The United Nations, which administered Kosovo for nearly a decade after the war, also imposed a quota system in 2000 that guaranteed women 30 percent of the seats in Parliament.
But with voters now accustomed to women in Parliament and disenchanted with many male politicians, female candidates are winning representation outright. Ms. Bogujevci, for instance, first entered Parliament in 2017 under the quota system but, after doubling her vote count on Feb. 14, won on her own.
Igballe Rogova, a women’s rights activist, said voters were now looking at female candidates “not as quota women, but as politicians who make promises and keep them and deserve votes.”
Mr. Kurti, who leads a center-left party that joined forces with Ms. Osmani, has a strong record of promoting women. Briefly prime minister last year, he put women in charge of a third of Kosovo’s ministries. Previous governments appointed just one or none.

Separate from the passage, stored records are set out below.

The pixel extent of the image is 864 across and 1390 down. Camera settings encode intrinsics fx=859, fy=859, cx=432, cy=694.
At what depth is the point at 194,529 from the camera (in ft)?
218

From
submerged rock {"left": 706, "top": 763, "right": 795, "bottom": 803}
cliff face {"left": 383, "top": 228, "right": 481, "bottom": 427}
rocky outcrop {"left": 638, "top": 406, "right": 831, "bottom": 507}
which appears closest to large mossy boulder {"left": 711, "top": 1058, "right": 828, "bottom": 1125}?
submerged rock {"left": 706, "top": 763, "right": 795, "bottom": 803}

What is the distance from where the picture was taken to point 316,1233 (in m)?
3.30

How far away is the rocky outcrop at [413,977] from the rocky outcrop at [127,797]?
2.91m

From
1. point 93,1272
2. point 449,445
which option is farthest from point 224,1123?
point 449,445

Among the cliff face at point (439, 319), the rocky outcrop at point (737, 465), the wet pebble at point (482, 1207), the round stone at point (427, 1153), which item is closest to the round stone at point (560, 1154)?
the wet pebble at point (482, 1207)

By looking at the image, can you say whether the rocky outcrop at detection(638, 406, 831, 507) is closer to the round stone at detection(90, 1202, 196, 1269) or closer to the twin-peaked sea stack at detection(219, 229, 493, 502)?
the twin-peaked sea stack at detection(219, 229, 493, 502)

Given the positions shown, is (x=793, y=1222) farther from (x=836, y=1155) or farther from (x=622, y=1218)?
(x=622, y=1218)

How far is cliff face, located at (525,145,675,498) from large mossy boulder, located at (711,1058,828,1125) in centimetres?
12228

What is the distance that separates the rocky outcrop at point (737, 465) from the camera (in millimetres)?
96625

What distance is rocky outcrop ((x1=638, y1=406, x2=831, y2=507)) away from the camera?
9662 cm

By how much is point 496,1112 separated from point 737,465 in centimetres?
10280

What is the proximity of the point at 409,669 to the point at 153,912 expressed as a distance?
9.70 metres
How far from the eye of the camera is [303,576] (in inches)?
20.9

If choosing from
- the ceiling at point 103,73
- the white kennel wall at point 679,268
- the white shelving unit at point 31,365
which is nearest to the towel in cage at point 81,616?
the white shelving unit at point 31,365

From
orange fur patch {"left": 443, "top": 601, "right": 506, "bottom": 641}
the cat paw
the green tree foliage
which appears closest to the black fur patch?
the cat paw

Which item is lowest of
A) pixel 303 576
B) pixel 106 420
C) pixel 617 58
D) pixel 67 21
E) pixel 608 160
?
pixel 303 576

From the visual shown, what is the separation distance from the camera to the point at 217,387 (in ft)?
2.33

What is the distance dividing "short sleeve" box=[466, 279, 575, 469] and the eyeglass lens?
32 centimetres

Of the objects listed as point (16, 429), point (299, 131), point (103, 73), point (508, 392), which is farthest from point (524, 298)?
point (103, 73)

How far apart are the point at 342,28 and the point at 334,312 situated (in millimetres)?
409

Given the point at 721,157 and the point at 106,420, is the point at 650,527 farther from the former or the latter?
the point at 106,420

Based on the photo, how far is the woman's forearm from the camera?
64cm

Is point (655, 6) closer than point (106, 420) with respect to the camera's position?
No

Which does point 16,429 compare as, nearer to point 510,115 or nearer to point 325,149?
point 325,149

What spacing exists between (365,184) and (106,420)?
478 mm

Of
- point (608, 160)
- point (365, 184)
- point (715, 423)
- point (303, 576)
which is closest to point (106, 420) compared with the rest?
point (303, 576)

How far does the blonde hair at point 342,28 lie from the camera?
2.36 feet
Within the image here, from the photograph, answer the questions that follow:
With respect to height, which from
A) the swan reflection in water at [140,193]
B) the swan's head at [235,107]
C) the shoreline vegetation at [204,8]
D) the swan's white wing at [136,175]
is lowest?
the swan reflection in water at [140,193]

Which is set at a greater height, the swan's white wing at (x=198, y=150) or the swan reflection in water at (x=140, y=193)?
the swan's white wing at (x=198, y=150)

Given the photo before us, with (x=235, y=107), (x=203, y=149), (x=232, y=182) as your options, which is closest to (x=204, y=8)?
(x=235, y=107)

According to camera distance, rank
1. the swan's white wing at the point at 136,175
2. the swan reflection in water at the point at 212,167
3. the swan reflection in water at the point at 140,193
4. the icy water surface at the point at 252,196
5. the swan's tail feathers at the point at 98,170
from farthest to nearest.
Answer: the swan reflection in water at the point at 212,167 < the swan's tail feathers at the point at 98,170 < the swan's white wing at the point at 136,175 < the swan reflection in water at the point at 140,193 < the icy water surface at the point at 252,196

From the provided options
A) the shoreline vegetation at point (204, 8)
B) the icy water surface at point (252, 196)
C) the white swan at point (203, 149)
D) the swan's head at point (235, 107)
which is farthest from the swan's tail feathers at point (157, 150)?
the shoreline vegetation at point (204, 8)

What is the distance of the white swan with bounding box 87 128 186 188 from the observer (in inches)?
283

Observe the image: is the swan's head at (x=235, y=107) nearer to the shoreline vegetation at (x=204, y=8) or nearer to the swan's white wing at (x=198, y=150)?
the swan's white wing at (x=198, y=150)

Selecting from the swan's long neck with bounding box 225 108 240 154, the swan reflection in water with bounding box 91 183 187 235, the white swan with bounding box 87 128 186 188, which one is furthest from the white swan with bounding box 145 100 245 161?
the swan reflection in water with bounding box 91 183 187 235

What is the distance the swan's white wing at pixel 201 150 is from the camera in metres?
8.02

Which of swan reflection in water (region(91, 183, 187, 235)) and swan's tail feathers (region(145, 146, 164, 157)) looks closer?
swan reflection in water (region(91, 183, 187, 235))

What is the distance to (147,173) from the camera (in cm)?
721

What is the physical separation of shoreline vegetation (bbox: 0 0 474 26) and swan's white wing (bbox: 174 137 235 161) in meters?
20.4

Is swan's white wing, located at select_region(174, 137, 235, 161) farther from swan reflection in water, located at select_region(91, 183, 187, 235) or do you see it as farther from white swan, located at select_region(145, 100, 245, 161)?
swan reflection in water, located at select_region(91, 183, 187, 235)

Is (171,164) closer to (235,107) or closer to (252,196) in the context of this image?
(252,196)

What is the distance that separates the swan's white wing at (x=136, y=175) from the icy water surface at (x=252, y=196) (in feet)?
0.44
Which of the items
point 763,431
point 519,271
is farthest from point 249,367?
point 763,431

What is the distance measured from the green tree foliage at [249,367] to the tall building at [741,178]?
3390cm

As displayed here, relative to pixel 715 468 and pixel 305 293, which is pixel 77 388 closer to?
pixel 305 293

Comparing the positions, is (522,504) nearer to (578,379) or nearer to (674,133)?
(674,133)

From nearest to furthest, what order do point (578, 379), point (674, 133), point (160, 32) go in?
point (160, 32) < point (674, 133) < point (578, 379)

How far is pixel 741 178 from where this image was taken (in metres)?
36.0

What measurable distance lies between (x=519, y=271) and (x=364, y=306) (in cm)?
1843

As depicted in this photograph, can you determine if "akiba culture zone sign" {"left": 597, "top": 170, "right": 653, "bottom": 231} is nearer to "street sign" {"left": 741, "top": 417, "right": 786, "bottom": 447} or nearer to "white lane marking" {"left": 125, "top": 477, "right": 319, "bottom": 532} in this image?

The joint election ticket he headed with Ms. Osmani pledged that all state agencies and enterprises would be ordered to enforce hiring equality. Governments dominated by former K.L.A. commanders had for years resisted giving women who had fought in the war the status and pensions accorded to male fighters.
Ms. Bala, the activist, who carried a gun in the war, said that many women had taken part in the armed struggle against Serbian forces but were later written out of the script. “A myth was created that only men are strong and can fight,” she said.
Another fraught issue has been whether rape survivors, of which there were thousands during the war, should be recognized as war victims entitled to a monthly government stipend.
Legislation allowing rape survivors to apply for compensation was passed in 2014 after intense lobbying by Ms. Osmani. That was despite demands from some male legislators that women who had been raped in the 1990s get a medical certificate from a doctor — more than 20 years later — to prove that they were not lying.
Such demands, Ms. Osmani said, were “ridiculous and very insulting toward women.”
Ms. Bogujevci’s road to Parliament was also a long one. “I always said I would never enter politics,” she said in an interview in her family’s hometown, Podujeva.
She was flown to Britain for medical treatment soon after the fighting ended, and spent nearly 15 years building a new life in Manchester in the north of England, but started making increasingly frequent trips back to her home region.
She testified against her family’s killers before a court in Belgrade, the capital of Serbia, and exhibited an art display she had created chronicling her family’s story. She has now moved back to Kosovo, where strangers stop her on the street to voice admiration and support.
Like most Kosovo towns, Podujeva has a hulking war monument in its center featuring statues of burly men with guns. When Ms. Bogujevci visited before the election, however, she immediately became the center of attention, thronged by well-wishers.
Bokim Gashe, standing in the snow outside his wife’s tailoring business, said he would “of course” vote for her.
“She is stronger than all the men around here,” he said.